With the DNS Caching the result of a successful recursive DNS dissolution a time is kept long in the local Cache, so that further identical DNS Requests can be answered immediately, without having to go through the recursion again. The time interval, which is valid GEC figure eight entry, becomes by its TTL value (English: Time to Live; dt.: Time to live) determines. The TTL value is specified by the Primary name server of the appropriate zone.
Exactly one TTL value is assigned to each DNS entry (resource record). This covers 32 bits and can therefore very large values (several decades) take. The unit is second. A TTL of 3600 corresponds thereby one hour. "0" means: This resource records GEC eight may not become.
Many DNS servers control also negatives the Caching (RFC 2308). It concerns here a obligating function, with which also the fact is noted in the Cache that a name does not admit is. With repeated inquiries can be answered then similarly to the standard Caching immediately.
The question arises naturally, the time interval is how large, in which a negative entry in the Cache is For a missing name no TTL finally exists.
Two cases are to be differentiated: To dissolve in the first case tries an unknown name from a well-known zone.
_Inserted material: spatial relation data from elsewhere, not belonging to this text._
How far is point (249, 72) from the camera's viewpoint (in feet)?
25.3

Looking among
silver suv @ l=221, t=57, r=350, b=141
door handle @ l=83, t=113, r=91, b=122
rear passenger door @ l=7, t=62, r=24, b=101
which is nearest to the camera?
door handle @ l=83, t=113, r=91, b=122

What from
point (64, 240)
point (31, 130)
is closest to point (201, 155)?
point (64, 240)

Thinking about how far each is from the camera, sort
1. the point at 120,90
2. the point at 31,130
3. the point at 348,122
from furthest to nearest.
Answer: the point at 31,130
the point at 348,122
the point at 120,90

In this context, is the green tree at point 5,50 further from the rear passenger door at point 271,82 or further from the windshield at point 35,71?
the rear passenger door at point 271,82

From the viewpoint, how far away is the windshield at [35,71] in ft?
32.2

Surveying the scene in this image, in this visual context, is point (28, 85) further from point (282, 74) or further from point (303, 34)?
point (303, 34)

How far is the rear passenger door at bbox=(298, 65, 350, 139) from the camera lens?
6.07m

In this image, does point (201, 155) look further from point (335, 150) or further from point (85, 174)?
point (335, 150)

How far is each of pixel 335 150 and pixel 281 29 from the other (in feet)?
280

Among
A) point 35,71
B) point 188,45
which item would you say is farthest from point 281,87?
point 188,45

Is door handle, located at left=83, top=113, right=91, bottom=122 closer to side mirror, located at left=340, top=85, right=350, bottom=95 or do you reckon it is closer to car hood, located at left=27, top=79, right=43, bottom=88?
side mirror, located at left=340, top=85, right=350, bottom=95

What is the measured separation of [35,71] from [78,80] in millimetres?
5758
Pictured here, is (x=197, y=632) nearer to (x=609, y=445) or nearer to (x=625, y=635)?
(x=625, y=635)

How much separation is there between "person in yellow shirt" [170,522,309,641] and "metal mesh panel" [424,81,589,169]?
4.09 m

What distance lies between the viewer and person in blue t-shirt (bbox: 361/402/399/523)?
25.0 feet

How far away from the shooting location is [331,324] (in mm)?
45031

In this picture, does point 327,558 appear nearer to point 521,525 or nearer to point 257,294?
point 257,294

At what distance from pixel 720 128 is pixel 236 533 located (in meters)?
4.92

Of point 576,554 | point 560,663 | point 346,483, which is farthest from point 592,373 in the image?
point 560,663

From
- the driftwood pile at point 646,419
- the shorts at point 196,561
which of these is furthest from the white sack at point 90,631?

In this case the SOA resource record is provided with the negative answer. This contains the TTL valid for this zone and specifies thereby the Caching duration.
In the second case one tries to dissolve a name from an unknown zone. Since the zone does not admit is, there is also no SOA-RR and thus no zone-specific TTL. The name server uses instead a konfigurierbareren default value (with BIND 9 for these over the option max ncache ttl defined).